Human language

2021 is a banner year for AI Natural Language Processing – News

The AI ​​company acquired by Google tried to master the natural language processing that machines use to understand human language

By Shalini Verma

Posted: Wed Dec 29 2021, 22:31

Universities have faced challenges in assessing their students remotely. The practical difficulties of running exams remotely have given rise to interesting alternatives such as open book exams and research-based essay writing. The quality of submissions will likely improve if students search for references in books.

The same goes for Artificial Intelligence. If an AI system can look up a memory bank for reference instead of memorizing our languages, its output might be better. This is what DeepMind claims to have achieved with RETRO. Having gained credibility in teaching AI to learn games like Go on your own and predict complex protein structures, Google acquired AI company DeepMind to try and master the natural language processing that machines use to understand human language. Pre-trained language models produce text by predicting the words and phrases that should come next in their response.

DeepMind’s RETRO is a model whose performance is enhanced by an external resource – a massive body of text of some 2,000 billion words. To put it in perspective, it would take 175 people to make a lifetime of continuous reading.

When the model generates text, it looks for this external resource to make its prediction more accurate. The researchers claim that such a model design makes it easier to understand how AI infers and detects bias. Training costs less, which makes it more accessible to organizations.

Natural language processing has been a daunting task for machines, given our complex languages. Billions of research dollars have been invested in language models.

Last year, OpenAI’s GPT-3 language model demonstrated the ability for a computer to respond in complex and meaningful sentences. Linguistic models have tended to waver beyond a narrow scope. GPT-3 has demonstrated that if a language model is scaled enough, it can be versatile. The greater the number of internal configuration parameters or values, the higher the accuracy of the model. Other large organizations have developed their own large models. There has been a kind of gold rush, to create bigger and better general-purpose language models, loading billions of parameters.

At the end of 2021, NVIDIA and Microsoft developed the Megatron-Turing NLG 530B model which is trained on the entire English Wikipedia, 63 million English press articles, 38 GB of Reddit discussions, GitHub, books from the Gutenberg project , etc. With a whopping 530 billion parameters, the model is fully trained to make inferences. Notably, this is a 3-fold improvement over the 175 billion parameters of GPT-3 while leaving the other major language models far behind. Google and the Beijing Academy of Artificial Intelligence have built models exceeding a trillion parameters.

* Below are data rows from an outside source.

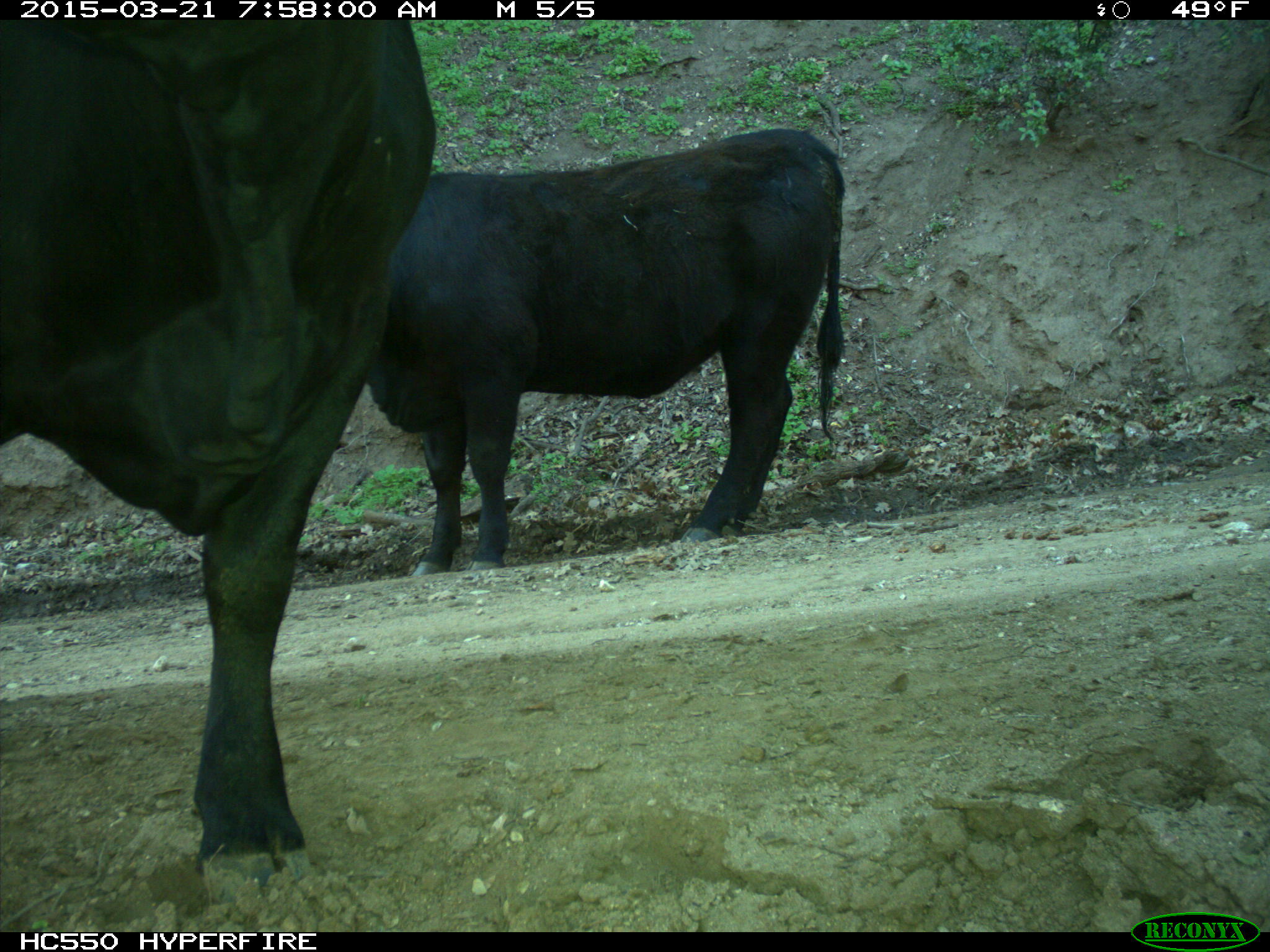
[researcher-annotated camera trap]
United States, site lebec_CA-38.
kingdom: Animalia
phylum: Chordata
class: Mammalia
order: Artiodactyla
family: Bovidae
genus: Bos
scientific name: Bos taurus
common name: domestic cow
Bos taurus (domestic cow).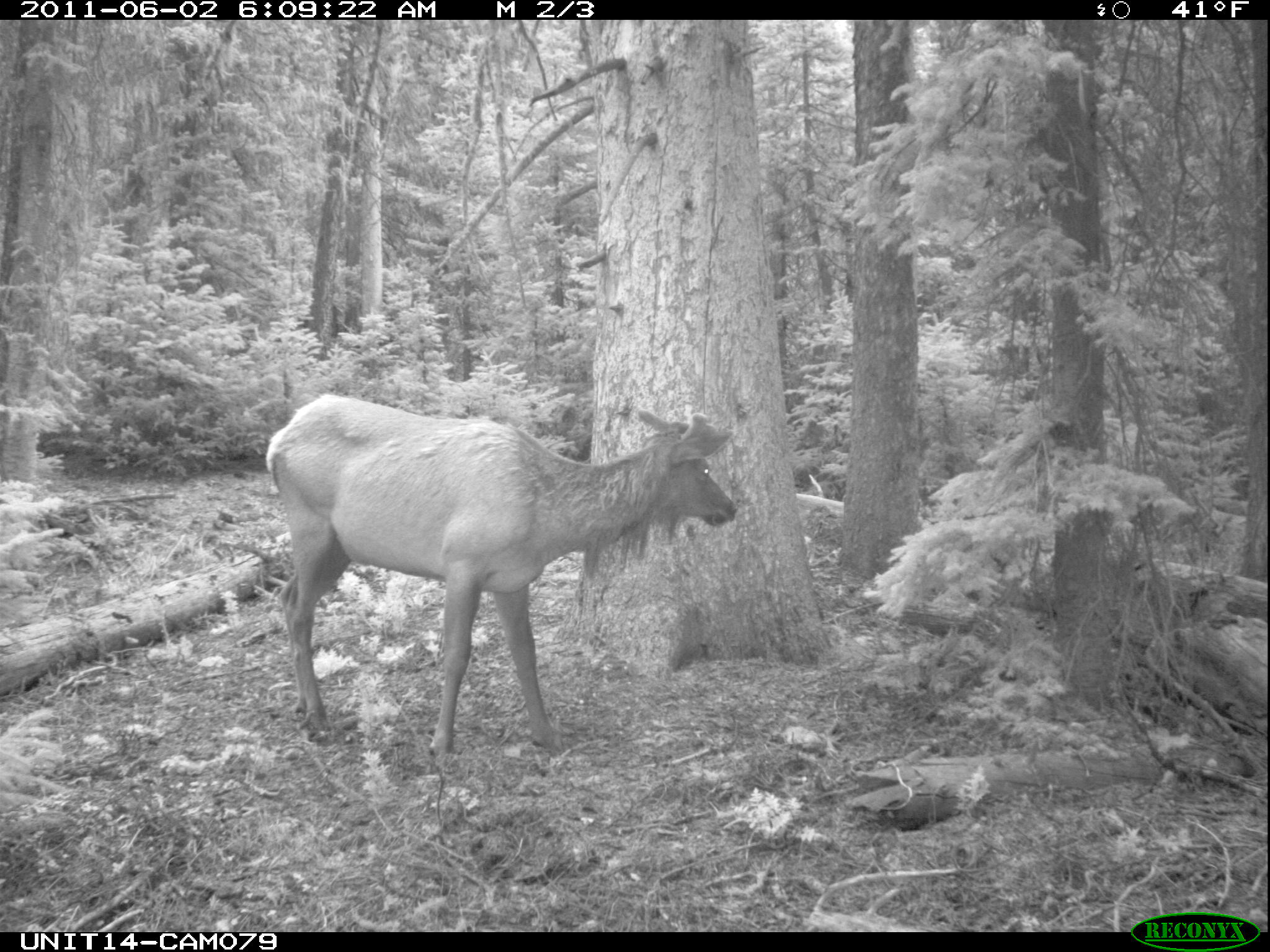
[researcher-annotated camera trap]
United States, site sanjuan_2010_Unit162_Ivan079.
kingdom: Animalia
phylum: Chordata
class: Mammalia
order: Artiodactyla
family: Cervidae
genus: Cervus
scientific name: Cervus elaphus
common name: red deer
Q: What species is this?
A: Cervus elaphus (red deer).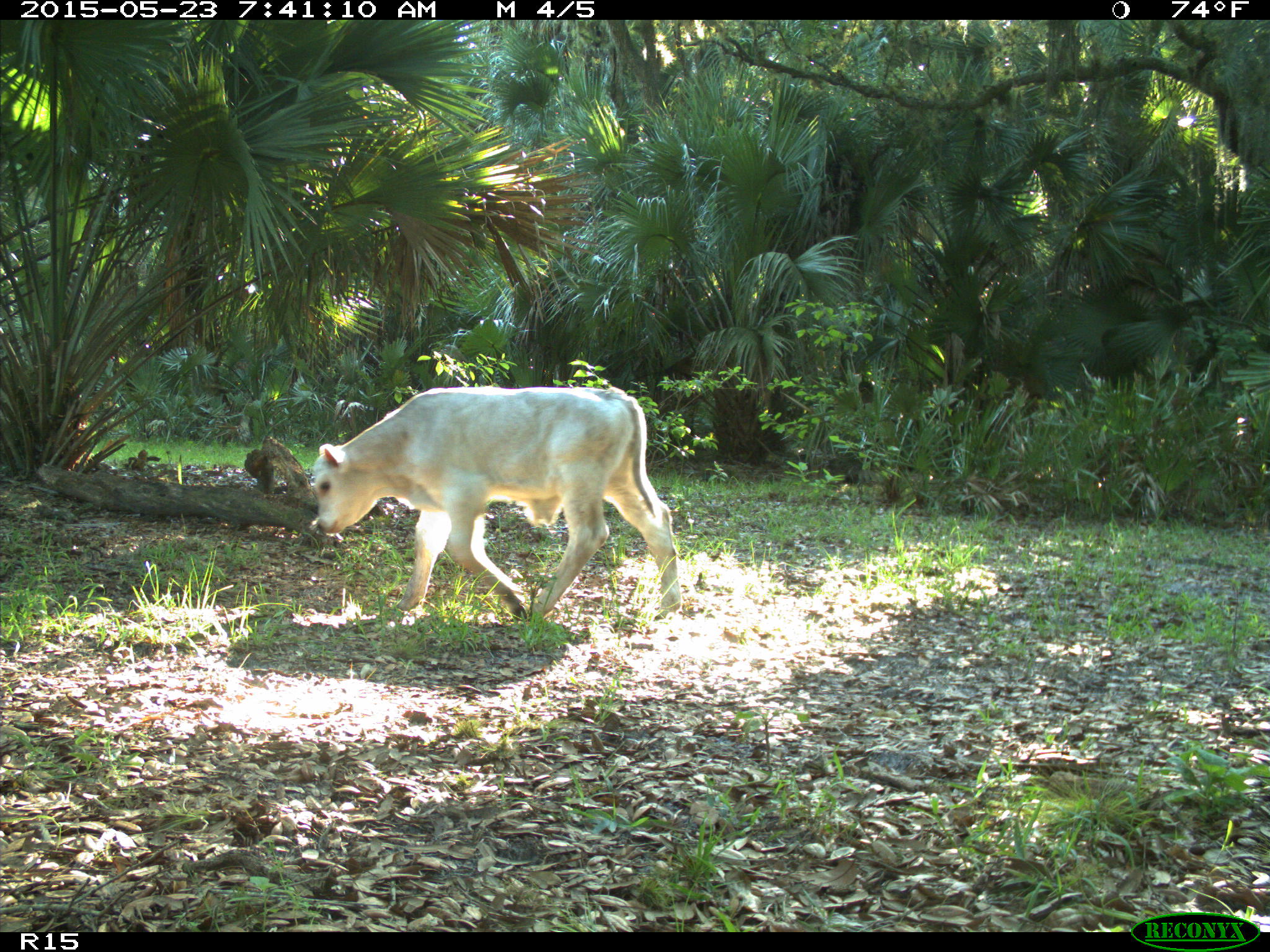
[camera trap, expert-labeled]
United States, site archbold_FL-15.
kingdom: Animalia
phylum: Chordata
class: Mammalia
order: Artiodactyla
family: Bovidae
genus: Bos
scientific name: Bos taurus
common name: domestic cow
Bos taurus (domestic cow).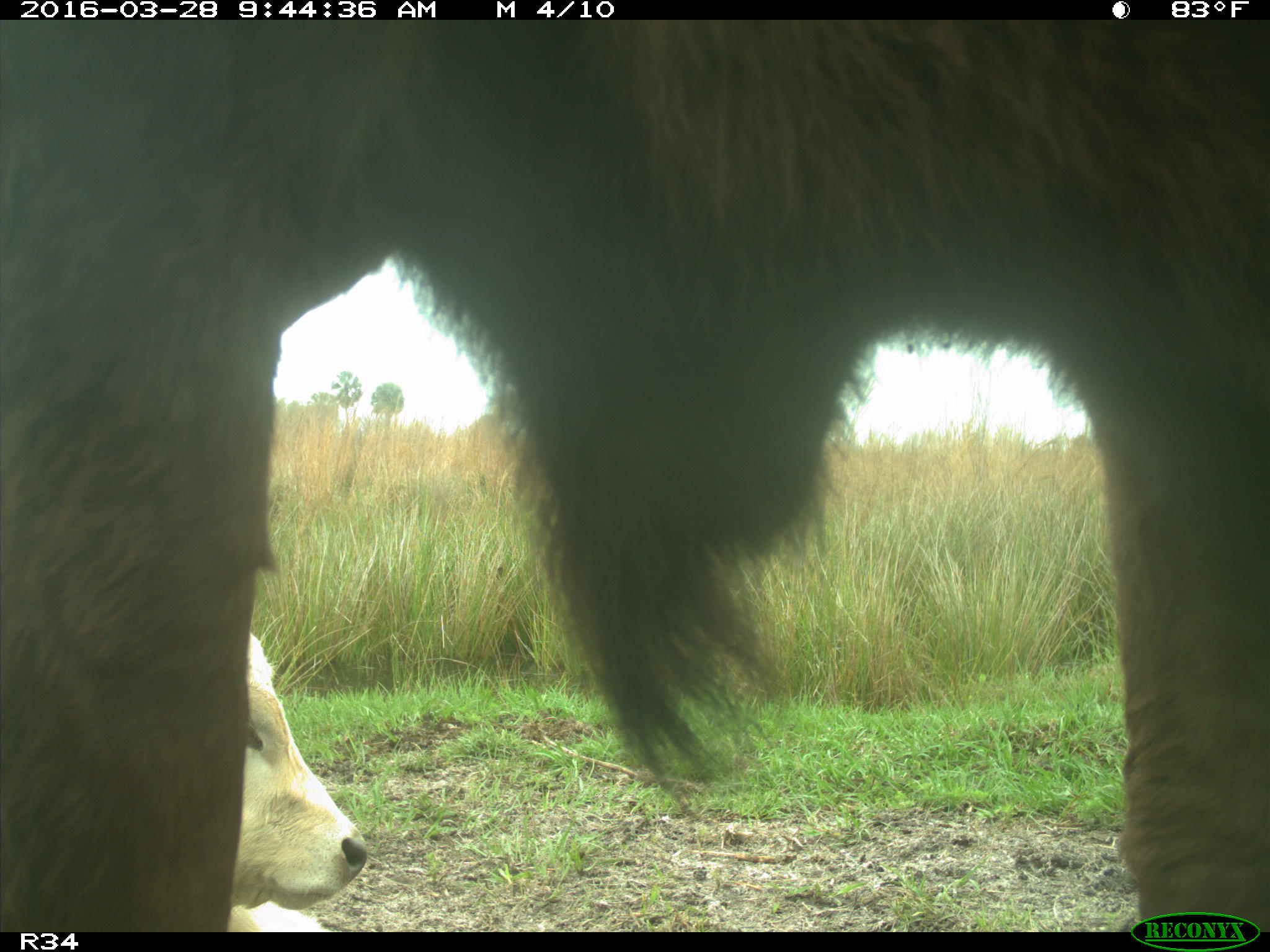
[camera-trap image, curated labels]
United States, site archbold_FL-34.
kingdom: Animalia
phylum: Chordata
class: Mammalia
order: Artiodactyla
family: Bovidae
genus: Bos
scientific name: Bos taurus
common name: domestic cow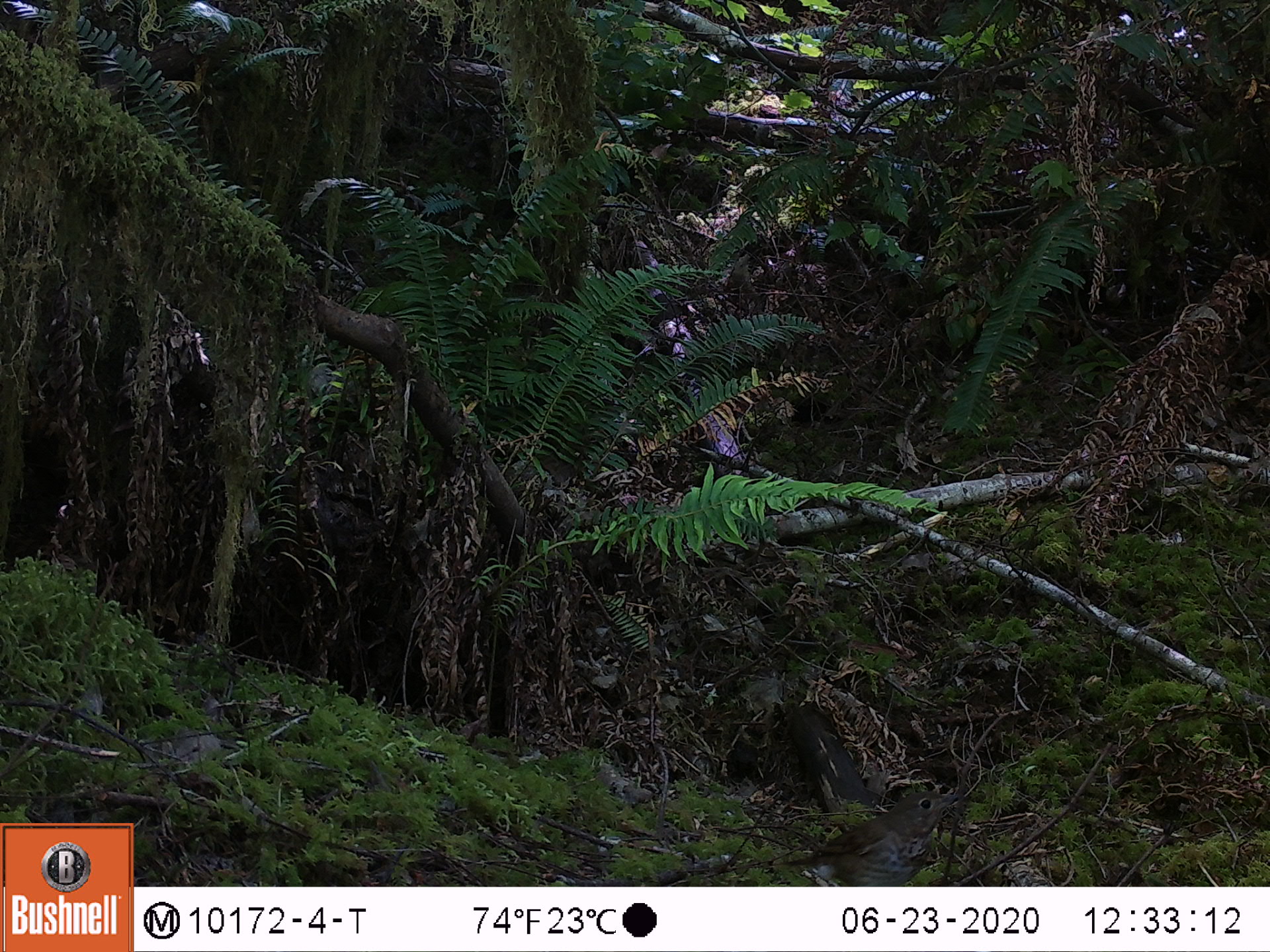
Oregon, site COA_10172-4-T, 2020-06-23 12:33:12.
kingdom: Animalia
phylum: Chordata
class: Aves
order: Passeriformes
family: Turdidae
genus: Catharus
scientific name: Catharus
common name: brown thrushes and nightingale-thrushes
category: catharus species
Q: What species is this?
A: Catharus species (brown thrushes and nightingale-thrushes) (Catharus).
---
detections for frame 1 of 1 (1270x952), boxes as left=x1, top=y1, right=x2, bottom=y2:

While large language models are all the rage, they are becoming too heavy for training and serving downstream AI applications such as digital assistants. They also consume data, computing power and energy. Researchers are still limited by an insufficient number of training examples. Imagine trying to train such a model on identifying bank fraud. It would take forever to label conversations that involve a new kind of fraud.

AI research teams are trying to get around this problem. RETRO from DeepMind is one such attempt with just 7 billion parameters. Another approach is small-stroke learning, as successfully demonstrated by GPT-3, which uses a very small set of labeled examples to train the model. It was transformational because GPT-3 could be trained with as few as 16 examples.

Little learning is being explored by Meta (formerly Facebook) for moderation of content on its social media platforms, which requires rapid policy enforcement. As harmful content continues to evolve, Meta struggles to find enough tagged content. He has deployed a new AI model that is first trained on generic corpora of massive text available for free. It is then trained on the policy data that has been tagged previously. Finally, he is trained on a concise text on a new policy.

It uses a new framework called Entailment as Few-Shot Learner. The implication is to establish a logical consequence between the sentences. For example, if “the car is accelerating” then “the car is moving” must also be true. Simply put, the AI ​​tool can recognize a hate message because it understands the policy that the content violates. The tool was used to quickly detect and suppress hate speech and messages questioning vaccines.

2021 has been a banner year for natural language processing, as organizations vie for bigger and better models. The written word has never been so essential as it is today to make AI useful to society. Will there be a finish line for this race for the supremacy of natural language models? Not anytime soon. But AI will certainly become smarter, a better helper, and more accessible to average humans. Each of these efforts will be a springboard to move the needle forward, if only a little. Ultimately, we can expect to use a more discrete intelligent machine that would go unnoticed until it breaks down, much like electricity.

Shalini Verma is CEO of PIVOT technologies, a Dubai-based cognitive innovation company. She tweets @ shaliniverma1.